Programmée par les philosophes avisés et inspirés Mathieu Potte-Bonneville et Mark Alizart, cette seconde Nuit des idées avait donc un air de Nuit des chasseurs d’idées, même si cette chasse ressemblait plus à une quête, aspirée par le désir de renouveler les voies d’un monde commun, partagé, dépeuplé des prédateurs toxiques et des populistes affamés de pouvoir personnel. Dans tous les “hyper-lieux“ de cette constellation éclairée, les débats portaient donc sur un thème transversal : un monde commun. Un motif central du débat intellectuel depuis plus de dix ans, qui se déploie dans toutes les disciplines (droit, économie, philosophie…), qui tente de résister aux pulsions de repli, de séparation, de guerre, au moment même où les citoyens aspirent à partager les ressources qu’il leur restent.
Ici et là, en France et ailleurs, tous les intellectuels mobilisés pour la nuit ne voulaient plus “tourner en rond“ et se laisser “dévorer par le feu“, selon les fameux mots de Guy Debord. Au contraire, il s’agissait bien d’esquisser des horizons clairs et de proposer des contre-feux, visant autant les réactionnaires en vogue que ceux qui, s’en désespérant, finissent par accuser le coup et n’ont plus que les mots décadence et nihilisme à la bouche.
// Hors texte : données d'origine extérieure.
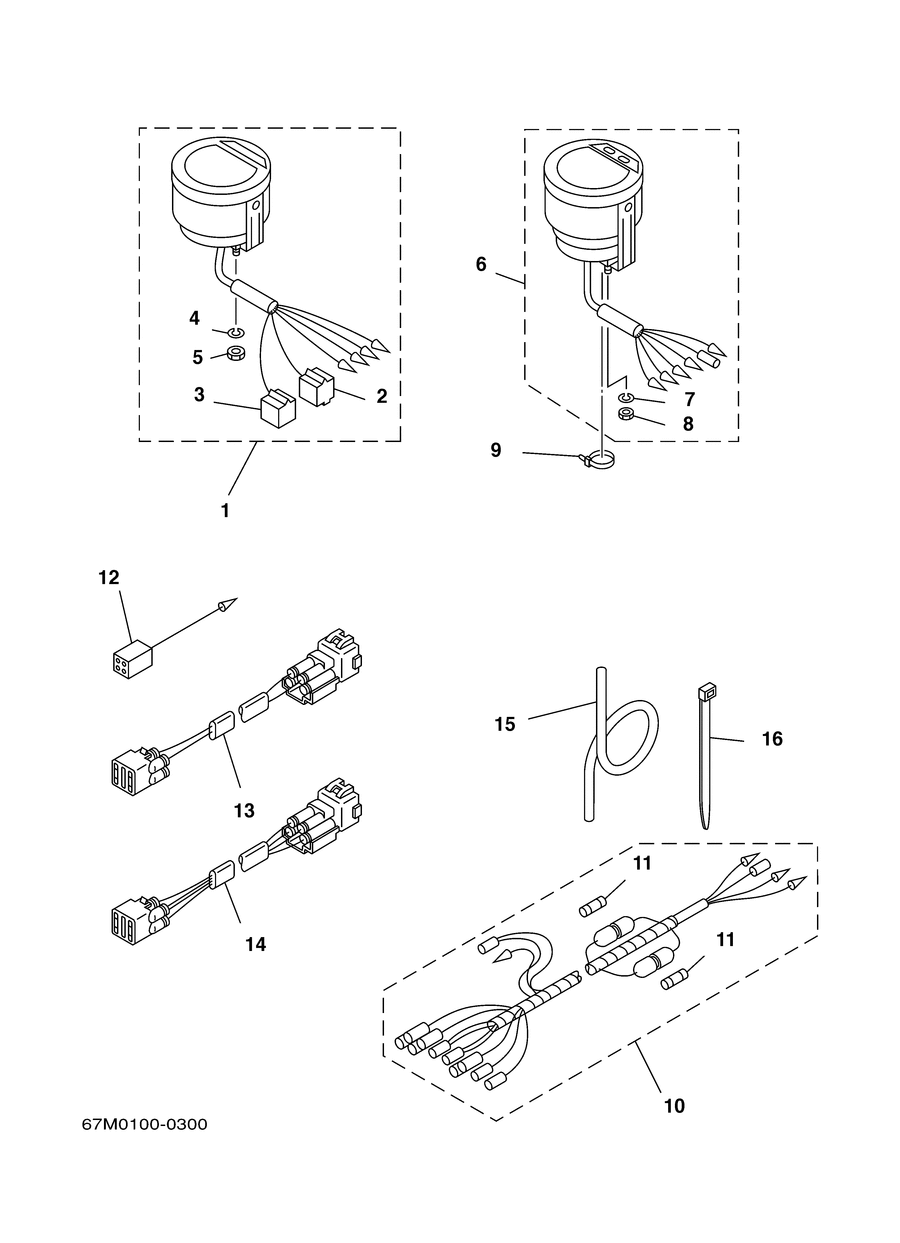 4
5
3
2
1
6
7
8
9
12
13
14
15
16
11
11
10
67M0100-0300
Comme le suggérait au Moulin Rouge, remplie de jeunes publics, l’historien Patrick Boucheron, décidément sur tous les coups intelligents du débat public, “l’histoire n’est pas désespérante“. A chaque moment de l’histoire, même le pire, comme aujourd’hui à l’heure de la post-vérité, s’inventent des promesses. Il nous appartient, collectivement, de les relever. Pour y parvenir, nous devons développer une “énergie de l’attention“, avoir un peu de “tact“ et de prévenance, et surtout prêter beaucoup de soin à “la description du réel“. Attention, tact, soin, observation… : les principes que relevait Boucheron pour dessiner le cadre de sa discipline valent bien pour tous, chercheurs de chaque discipline comme ceux qui prétendent vouloir gouverner les hommes. Si nous sommes en guerre, comme on le dit souvent, “nous sommes surtout en manque de mots pour dire la guerre qui vient“, soulignait Patrick Boucheron. Ce sont ces mots-là, ces mots qui manquent et qui nous manquent, que la Nuit des idées chercha au fond de sa propre opacité. Des ténèbres de la nuit, sortaient ici et là ces feux éclairants, avec lesquels les citoyens pourraient allumer les révoltes à venir.
Toutes les déclinaisons de cette thématique du monde commun portaient bien sur cet enjeu : “Révolutions“´ à l’ENS, “Nuit des ressources » au Kazakhstan, “Nuit des océans“, à Tokyo, “Nuit du soufisme“ à Dakar, “Nuit des diasporas“ à Bondy, “Nuit des villes mondes“ à Singapour, “Nuit de la plage“ en Argentine, “Nuit de la santé“ à l’hôpital Cochin…
Au cœur de toutes ces institutions, médiathèques, théâtres, centres d’art, universités…, un même effet, déployé sous de multiples formes, s’imposait au fil de la nuit : la conviction que l’histoire n’est jamais que le bégaiement continu du même et qu’elle est surtout une invitation à déjouer la logique du bégaiement pour puiser dans le présent les ressources à opposer à l’entreprise de destruction du monde commun.